Hoje, parecerá um exemplo descabido, bem sei, mas há sete anos, logo após o colapso do BPN, também
nos diriam que seria impossível um Primeiro-Ministro elogiar Dias Loureiro nos mesmos termos. As palavras
de Passos Coelho são a prova provada de que o tempo tudo apaga se não forem tomadas medidas e o pior
que poderia acontecer, Srs. Deputados, depois desta Comissão, era ficar tudo na mesma.
Esta Comissão de Inquérito tinha, no nosso entender, três propósitos: tornar transparente aos olhos dos
cidadãos a ascensão e o colapso do maior grupo nacional; avaliar o funcionamento das instituições que
permitiram, por ação ou omissão, essa mesma queda; e garantir que o conhecimento que hoje temos seja
aproveitado para alterar de forma consequente as regras e o funcionamento do sistema financeiro.
Comecemos pelo primeiro ponto. Hoje é quase impossível encontrar uma pessoa que nunca tenha ouvido
falar no GES ou do papel comercial. Nunca foi exposta de uma forma tão crua a forma como funciona e se
movimenta a elite económica e financeira neste País.
O império Espírito Santo, elogiado anos a fio pela sua visão empresarial, era, afinal, um «gigante com pés
de barro». A organização familiar escondia a mediocridade da gestão, assim como a complexidade da sua
estrutura mascarava negócios fracassados e adiava a eminente falência.
* * * *
* Instruções: Resuma o texto fornecido em duas frases.

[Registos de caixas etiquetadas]
* * * *
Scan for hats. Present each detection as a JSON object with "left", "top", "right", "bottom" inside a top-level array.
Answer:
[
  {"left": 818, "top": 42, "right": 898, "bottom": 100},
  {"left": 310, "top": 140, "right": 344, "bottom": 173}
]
* * * *
* Resultado: O texto alerta que o tempo tudo apaga se não forem tomadas medidas, como provam as palavras de Passos Coelho sobre Dias Loureiro, e atribui à Comissão de Inquérito três propósitos: tornar transparente a ascensão e o colapso do maior grupo nacional, avaliar as instituições que permitiram essa queda e aproveitar o conhecimento obtido para alterar as regras do sistema financeiro. Quanto ao primeiro ponto, afirma que hoje quase toda a gente ouviu falar do GES ou do papel comercial e que o império Espírito Santo era, afinal, um «gigante com pés de barro», cuja organização familiar escondia a mediocridade da gestão.